Karren LaLonde Alenier is author of five collections of poetry, including "Looking for Divine Transportation," winner of the 2002 Towson University Prize for Literature. Her poetry and fiction have been published in such magazines as: the MISSISSIPPI REVIEW, JEWISH CURRENTS, and POET LORE. She is working with composer William Banfield and New York City’s Encompass New Opera Theatre artistic director Nancy Rhodes on the opera "Gertrude Stein Invents a Jump Early On," based on her verse play by the same name. She is president of The Word Works, a Washington, D.C., based literary organization that sponsors the Washington Prize.


The War Against Death

The emperor of the Qin
dynasty pursued life ever
enduring,  
          dispersed emissaries
to commandeer the elixir
of immortality.  
                Sooth-
sayers decreed, “to be a true
man, one who would never
die, one who could fly
through clouds and air,
the emperor must guard his
whereabouts.”
              So he became a
ghost floating through secret
passages in his palace, ordering
the death of any subject who slipped
and said, “I saw him in the garden.
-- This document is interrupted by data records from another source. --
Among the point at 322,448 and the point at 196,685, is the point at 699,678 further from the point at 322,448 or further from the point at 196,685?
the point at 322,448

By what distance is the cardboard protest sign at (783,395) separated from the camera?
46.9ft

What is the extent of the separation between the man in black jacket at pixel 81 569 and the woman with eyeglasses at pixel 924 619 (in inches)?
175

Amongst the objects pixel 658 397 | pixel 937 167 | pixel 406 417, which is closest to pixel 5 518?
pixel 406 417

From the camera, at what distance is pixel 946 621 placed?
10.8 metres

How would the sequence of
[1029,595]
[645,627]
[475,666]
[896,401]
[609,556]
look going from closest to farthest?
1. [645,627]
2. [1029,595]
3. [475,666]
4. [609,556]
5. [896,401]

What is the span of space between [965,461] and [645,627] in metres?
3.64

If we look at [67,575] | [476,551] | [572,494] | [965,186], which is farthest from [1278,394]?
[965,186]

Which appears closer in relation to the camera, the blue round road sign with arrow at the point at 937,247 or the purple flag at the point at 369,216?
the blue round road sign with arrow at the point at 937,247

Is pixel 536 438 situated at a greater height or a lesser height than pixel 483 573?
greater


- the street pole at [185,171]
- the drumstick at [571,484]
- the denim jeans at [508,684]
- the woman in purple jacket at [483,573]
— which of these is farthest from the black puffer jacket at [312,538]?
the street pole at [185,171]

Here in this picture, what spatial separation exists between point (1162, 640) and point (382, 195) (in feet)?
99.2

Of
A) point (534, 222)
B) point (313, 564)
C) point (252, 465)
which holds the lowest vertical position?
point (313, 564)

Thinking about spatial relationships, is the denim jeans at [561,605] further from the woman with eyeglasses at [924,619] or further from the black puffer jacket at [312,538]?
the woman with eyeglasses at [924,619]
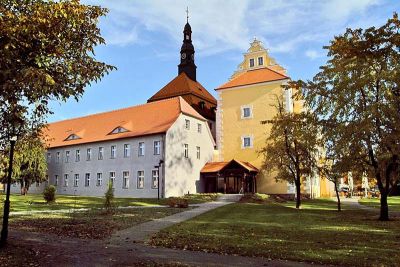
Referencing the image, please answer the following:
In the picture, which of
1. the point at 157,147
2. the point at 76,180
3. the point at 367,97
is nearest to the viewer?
the point at 367,97

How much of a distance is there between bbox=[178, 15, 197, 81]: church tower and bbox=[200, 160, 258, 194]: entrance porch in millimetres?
19592

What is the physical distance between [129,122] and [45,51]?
3528cm

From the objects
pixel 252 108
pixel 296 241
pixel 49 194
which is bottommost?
pixel 296 241

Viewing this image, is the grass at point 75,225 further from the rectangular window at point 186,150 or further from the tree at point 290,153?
the rectangular window at point 186,150

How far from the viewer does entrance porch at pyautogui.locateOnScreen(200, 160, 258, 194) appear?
1556 inches

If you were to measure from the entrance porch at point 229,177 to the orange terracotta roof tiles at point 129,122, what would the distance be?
599 centimetres

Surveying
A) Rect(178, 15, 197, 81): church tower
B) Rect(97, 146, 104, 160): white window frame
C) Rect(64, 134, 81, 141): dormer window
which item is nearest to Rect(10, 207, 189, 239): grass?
Rect(97, 146, 104, 160): white window frame

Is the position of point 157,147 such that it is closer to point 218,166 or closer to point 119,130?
point 119,130

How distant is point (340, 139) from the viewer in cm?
1897

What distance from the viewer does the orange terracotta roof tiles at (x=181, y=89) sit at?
5212cm

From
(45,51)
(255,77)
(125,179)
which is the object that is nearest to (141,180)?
(125,179)

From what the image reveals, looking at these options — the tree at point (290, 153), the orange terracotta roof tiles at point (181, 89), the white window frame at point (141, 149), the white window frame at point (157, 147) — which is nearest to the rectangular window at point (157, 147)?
the white window frame at point (157, 147)

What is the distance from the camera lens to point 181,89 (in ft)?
172

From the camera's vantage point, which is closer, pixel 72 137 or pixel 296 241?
pixel 296 241
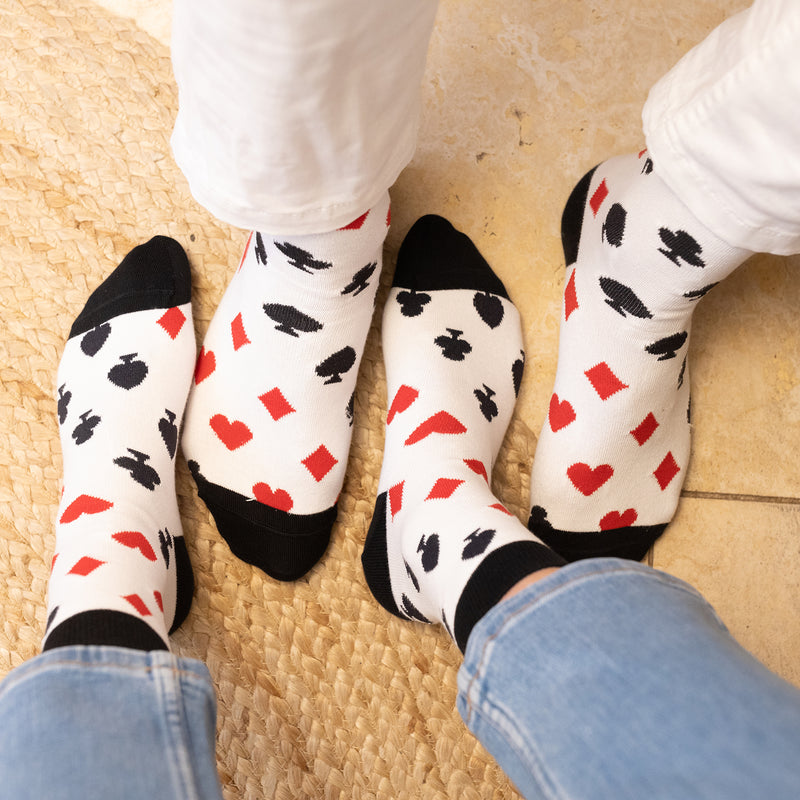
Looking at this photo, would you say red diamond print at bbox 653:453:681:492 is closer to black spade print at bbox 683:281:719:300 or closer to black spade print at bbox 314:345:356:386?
black spade print at bbox 683:281:719:300

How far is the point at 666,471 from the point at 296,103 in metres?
0.55

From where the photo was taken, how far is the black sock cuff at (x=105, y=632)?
0.48 meters

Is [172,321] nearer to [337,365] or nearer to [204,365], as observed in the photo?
[204,365]

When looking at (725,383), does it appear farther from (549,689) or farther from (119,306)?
(119,306)

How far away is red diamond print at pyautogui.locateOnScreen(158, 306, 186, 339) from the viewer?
2.64 feet

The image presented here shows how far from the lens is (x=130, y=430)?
2.50ft

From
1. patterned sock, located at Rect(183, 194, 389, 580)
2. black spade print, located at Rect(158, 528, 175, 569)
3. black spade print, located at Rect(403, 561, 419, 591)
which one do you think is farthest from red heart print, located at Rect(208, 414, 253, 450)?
black spade print, located at Rect(403, 561, 419, 591)

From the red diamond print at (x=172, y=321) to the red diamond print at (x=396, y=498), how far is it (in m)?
0.29

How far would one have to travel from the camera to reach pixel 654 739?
36cm

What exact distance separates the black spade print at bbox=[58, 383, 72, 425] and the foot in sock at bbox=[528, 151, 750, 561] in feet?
1.60

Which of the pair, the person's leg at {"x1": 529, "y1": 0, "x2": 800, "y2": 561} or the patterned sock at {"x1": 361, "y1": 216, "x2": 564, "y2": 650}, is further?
the patterned sock at {"x1": 361, "y1": 216, "x2": 564, "y2": 650}

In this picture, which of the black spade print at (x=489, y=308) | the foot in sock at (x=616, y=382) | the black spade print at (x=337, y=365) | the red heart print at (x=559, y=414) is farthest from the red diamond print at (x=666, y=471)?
the black spade print at (x=337, y=365)

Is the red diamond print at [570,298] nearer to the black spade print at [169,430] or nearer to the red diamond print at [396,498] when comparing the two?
the red diamond print at [396,498]

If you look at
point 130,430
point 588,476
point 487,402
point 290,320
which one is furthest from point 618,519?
point 130,430
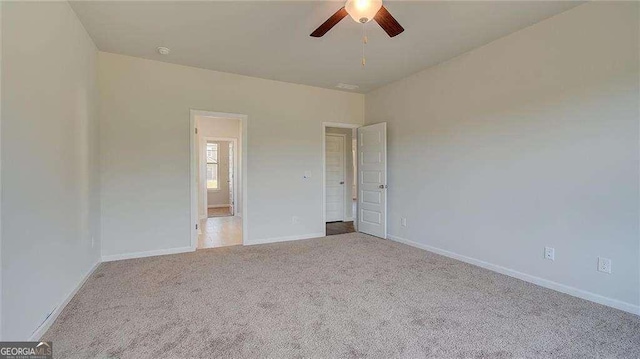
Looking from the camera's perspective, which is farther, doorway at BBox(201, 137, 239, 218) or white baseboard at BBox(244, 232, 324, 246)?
doorway at BBox(201, 137, 239, 218)

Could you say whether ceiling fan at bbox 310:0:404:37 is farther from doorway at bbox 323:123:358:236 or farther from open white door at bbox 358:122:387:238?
doorway at bbox 323:123:358:236

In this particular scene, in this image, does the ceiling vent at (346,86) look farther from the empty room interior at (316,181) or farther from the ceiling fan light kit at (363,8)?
the ceiling fan light kit at (363,8)

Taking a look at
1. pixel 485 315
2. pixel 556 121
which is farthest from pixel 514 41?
pixel 485 315

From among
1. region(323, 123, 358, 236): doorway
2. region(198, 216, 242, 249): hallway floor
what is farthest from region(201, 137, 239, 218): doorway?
region(323, 123, 358, 236): doorway

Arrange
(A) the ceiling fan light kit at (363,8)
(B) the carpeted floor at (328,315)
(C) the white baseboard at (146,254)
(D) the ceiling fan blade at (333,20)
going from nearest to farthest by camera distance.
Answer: (B) the carpeted floor at (328,315) → (A) the ceiling fan light kit at (363,8) → (D) the ceiling fan blade at (333,20) → (C) the white baseboard at (146,254)

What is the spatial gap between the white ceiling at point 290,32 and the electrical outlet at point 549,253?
2.32 meters

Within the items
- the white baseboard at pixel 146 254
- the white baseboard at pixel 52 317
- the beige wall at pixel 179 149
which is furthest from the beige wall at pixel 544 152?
the white baseboard at pixel 52 317

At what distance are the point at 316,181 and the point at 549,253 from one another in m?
3.38

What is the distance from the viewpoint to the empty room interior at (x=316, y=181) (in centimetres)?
198

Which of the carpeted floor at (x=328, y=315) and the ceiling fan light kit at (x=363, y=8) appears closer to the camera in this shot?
the carpeted floor at (x=328, y=315)

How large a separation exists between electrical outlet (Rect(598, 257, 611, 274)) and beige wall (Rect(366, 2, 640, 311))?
1.5 inches

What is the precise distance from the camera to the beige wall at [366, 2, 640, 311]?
8.07ft

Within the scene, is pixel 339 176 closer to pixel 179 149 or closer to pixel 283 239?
pixel 283 239

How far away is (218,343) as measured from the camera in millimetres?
1957
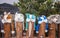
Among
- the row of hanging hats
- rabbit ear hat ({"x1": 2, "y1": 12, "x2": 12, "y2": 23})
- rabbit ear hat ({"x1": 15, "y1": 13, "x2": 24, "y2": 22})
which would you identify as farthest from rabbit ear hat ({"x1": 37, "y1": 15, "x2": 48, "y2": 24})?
rabbit ear hat ({"x1": 2, "y1": 12, "x2": 12, "y2": 23})

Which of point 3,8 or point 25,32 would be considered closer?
point 25,32

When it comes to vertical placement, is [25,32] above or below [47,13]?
below

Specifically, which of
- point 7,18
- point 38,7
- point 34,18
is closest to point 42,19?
point 34,18

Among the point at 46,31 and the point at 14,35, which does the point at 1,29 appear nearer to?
the point at 14,35

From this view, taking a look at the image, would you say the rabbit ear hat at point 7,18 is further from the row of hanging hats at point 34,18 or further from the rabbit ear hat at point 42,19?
the rabbit ear hat at point 42,19

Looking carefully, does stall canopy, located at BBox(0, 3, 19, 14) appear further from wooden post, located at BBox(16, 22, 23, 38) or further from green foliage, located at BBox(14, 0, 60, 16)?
wooden post, located at BBox(16, 22, 23, 38)

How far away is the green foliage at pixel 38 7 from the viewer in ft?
5.85

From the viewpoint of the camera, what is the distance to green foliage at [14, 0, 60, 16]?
1.78 meters

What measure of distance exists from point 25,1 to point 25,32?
359 millimetres

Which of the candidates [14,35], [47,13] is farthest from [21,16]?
[47,13]

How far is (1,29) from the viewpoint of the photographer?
66.6 inches

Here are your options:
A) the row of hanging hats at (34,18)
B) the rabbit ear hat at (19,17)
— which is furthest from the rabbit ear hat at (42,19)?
the rabbit ear hat at (19,17)

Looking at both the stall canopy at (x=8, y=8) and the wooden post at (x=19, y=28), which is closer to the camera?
the wooden post at (x=19, y=28)

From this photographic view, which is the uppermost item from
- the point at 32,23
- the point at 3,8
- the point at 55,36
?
the point at 3,8
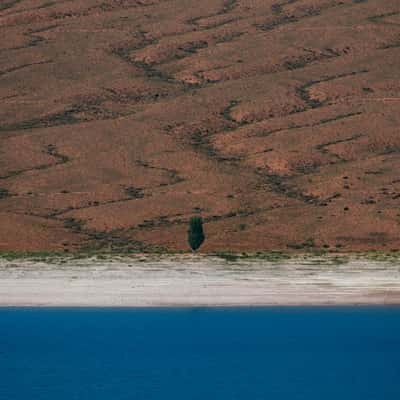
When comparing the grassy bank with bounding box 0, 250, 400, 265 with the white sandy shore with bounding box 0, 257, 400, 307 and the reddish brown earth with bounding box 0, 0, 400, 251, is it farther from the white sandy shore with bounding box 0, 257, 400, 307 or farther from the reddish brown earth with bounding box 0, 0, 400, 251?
the reddish brown earth with bounding box 0, 0, 400, 251

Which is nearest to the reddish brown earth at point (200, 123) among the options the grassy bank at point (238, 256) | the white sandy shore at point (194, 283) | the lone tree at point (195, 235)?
the lone tree at point (195, 235)

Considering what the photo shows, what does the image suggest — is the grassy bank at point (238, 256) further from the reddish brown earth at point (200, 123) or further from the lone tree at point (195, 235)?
the reddish brown earth at point (200, 123)

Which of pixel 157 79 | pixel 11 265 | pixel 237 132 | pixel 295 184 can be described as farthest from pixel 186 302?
pixel 157 79

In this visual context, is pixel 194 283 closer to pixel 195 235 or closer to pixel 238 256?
pixel 238 256

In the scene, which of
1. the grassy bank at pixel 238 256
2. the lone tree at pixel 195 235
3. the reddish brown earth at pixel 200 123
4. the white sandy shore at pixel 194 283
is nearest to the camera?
the white sandy shore at pixel 194 283

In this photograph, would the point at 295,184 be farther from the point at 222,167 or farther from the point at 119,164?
the point at 119,164

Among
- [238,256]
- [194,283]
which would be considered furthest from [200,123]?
[194,283]
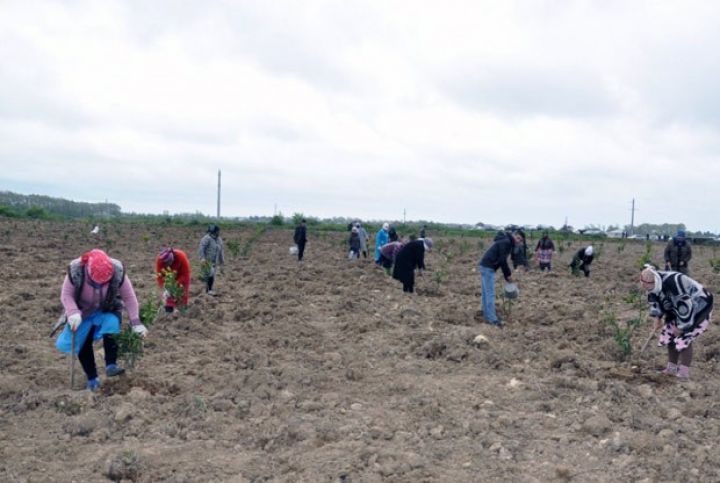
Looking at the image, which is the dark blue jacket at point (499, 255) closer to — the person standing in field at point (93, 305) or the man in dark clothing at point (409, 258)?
the man in dark clothing at point (409, 258)

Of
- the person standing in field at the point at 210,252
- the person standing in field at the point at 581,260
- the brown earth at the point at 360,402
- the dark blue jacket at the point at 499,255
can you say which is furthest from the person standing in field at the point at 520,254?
the person standing in field at the point at 210,252

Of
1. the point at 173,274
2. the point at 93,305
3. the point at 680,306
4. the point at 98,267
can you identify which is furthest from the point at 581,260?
the point at 98,267

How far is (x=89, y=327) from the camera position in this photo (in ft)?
18.9

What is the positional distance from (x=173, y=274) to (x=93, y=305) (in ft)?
9.91

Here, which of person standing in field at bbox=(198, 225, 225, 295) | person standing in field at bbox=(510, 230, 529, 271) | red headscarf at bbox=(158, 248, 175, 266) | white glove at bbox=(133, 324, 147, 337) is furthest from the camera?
person standing in field at bbox=(510, 230, 529, 271)

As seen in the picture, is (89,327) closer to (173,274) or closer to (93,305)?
(93,305)

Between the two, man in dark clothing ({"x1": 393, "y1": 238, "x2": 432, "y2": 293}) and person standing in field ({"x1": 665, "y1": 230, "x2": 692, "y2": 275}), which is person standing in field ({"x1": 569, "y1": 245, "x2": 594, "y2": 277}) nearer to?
person standing in field ({"x1": 665, "y1": 230, "x2": 692, "y2": 275})

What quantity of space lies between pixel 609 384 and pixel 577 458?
172 cm

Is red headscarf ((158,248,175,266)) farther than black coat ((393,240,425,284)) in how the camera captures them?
No

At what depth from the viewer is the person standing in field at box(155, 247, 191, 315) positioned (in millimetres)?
8875

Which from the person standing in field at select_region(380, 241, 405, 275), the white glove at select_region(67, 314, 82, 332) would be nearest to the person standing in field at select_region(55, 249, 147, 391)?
the white glove at select_region(67, 314, 82, 332)

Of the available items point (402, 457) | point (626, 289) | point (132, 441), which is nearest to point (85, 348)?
point (132, 441)

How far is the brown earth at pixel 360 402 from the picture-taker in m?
4.30

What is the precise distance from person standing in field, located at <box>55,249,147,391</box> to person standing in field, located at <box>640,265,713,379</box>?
472 centimetres
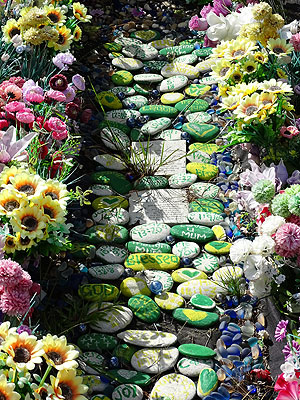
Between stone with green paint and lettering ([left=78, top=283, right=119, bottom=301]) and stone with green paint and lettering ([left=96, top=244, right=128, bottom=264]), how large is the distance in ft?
0.53

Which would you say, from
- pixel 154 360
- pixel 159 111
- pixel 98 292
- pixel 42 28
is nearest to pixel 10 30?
pixel 42 28

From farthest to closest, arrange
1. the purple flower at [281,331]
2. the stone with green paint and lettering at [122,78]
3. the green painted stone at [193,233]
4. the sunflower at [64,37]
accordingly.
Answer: the stone with green paint and lettering at [122,78] → the sunflower at [64,37] → the green painted stone at [193,233] → the purple flower at [281,331]

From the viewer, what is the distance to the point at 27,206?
7.60ft

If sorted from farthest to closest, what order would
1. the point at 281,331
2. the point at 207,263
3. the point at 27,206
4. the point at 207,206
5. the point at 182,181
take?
the point at 182,181 < the point at 207,206 < the point at 207,263 < the point at 27,206 < the point at 281,331

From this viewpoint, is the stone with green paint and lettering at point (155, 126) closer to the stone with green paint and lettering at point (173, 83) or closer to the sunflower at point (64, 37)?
the stone with green paint and lettering at point (173, 83)

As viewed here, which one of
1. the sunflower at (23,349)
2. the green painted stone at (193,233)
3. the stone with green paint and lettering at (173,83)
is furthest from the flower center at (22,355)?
the stone with green paint and lettering at (173,83)

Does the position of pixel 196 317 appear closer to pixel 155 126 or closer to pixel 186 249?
pixel 186 249

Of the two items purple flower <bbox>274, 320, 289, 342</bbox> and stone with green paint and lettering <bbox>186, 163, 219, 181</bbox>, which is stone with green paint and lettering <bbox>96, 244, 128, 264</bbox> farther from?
purple flower <bbox>274, 320, 289, 342</bbox>

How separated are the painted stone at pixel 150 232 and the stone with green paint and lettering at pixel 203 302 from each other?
376mm

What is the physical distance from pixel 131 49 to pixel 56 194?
77.0 inches

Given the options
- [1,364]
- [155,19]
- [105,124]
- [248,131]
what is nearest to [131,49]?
[155,19]

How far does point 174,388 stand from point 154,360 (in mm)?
142

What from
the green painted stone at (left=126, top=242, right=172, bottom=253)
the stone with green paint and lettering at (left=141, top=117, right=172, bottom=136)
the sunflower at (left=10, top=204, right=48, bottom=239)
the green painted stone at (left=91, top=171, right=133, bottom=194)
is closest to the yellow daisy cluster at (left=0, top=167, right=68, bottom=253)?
the sunflower at (left=10, top=204, right=48, bottom=239)

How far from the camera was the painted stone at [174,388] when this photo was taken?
2.33 m
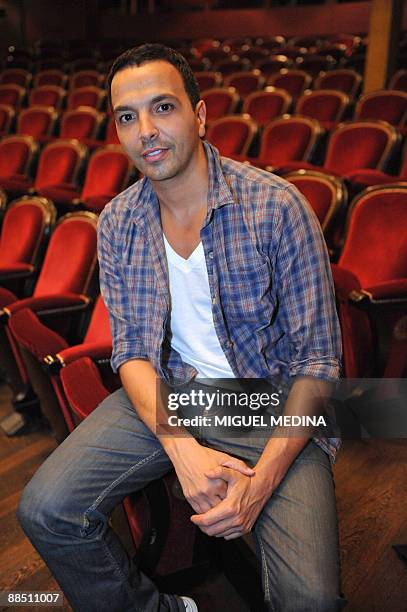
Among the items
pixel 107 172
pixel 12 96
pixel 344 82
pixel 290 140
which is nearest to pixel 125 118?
pixel 107 172

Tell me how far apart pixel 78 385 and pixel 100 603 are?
0.24 m

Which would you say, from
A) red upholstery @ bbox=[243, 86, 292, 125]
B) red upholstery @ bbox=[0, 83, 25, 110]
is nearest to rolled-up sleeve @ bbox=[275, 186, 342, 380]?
red upholstery @ bbox=[243, 86, 292, 125]

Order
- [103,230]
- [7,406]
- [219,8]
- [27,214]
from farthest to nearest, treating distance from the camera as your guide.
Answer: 1. [219,8]
2. [27,214]
3. [7,406]
4. [103,230]

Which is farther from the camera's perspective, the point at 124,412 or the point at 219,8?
the point at 219,8

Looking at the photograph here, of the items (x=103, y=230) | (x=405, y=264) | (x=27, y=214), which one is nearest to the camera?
(x=103, y=230)

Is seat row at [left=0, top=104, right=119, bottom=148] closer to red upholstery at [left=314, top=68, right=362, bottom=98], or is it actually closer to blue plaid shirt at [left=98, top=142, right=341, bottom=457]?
red upholstery at [left=314, top=68, right=362, bottom=98]

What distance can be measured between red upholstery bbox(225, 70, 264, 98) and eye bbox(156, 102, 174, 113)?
252 centimetres

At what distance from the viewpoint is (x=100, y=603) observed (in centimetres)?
55

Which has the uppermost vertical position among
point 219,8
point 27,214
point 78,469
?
point 219,8

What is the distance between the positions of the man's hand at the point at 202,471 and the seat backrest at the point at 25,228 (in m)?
0.76

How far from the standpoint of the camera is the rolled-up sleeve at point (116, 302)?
0.64 meters

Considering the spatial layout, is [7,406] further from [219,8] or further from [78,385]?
[219,8]

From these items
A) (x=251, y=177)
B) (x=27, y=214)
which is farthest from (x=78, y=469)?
(x=27, y=214)

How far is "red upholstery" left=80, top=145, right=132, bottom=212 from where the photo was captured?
5.67 feet
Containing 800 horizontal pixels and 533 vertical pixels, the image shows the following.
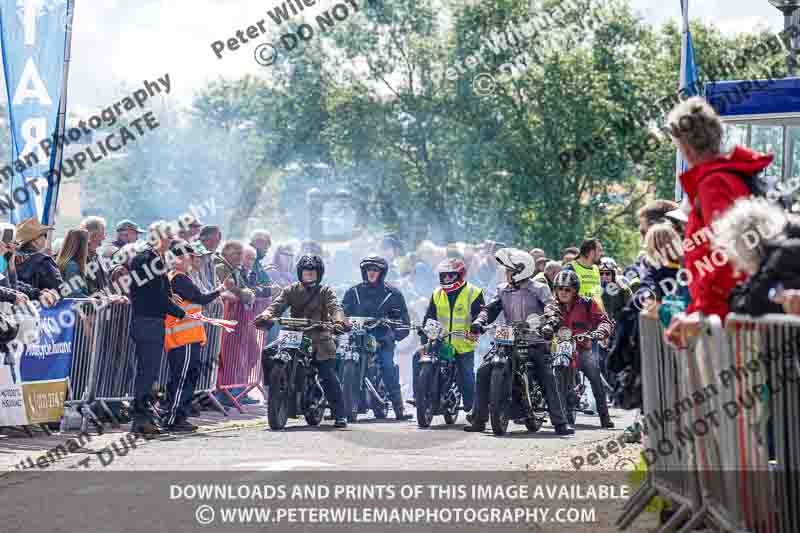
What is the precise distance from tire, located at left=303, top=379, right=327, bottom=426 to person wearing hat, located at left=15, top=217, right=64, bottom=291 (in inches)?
117

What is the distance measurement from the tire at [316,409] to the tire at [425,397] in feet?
3.39

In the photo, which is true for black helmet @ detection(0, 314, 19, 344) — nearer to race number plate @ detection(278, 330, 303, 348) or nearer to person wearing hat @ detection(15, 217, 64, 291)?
person wearing hat @ detection(15, 217, 64, 291)

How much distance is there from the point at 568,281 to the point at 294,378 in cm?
335

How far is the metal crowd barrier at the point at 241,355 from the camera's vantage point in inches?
690

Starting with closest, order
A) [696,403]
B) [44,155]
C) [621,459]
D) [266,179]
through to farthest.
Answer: [696,403], [621,459], [44,155], [266,179]

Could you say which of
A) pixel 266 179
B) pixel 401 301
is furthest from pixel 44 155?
pixel 266 179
I
saw him in his chambers.”
                         Just in case,
he assembled all the potters of his empire
to form and fire a terra-cotta army,
                                     generals
six feet tall, horses in full battle
dress, one thousand foot
soldiers—every one
a unique face,
               bowmen with working weapons.
If he had to go into the unknown to wage
this battle, he would not depart alone.

published in LOOKING FOR DIVINE TRANSPORTATION  (The Bunny and the Crocodile Press)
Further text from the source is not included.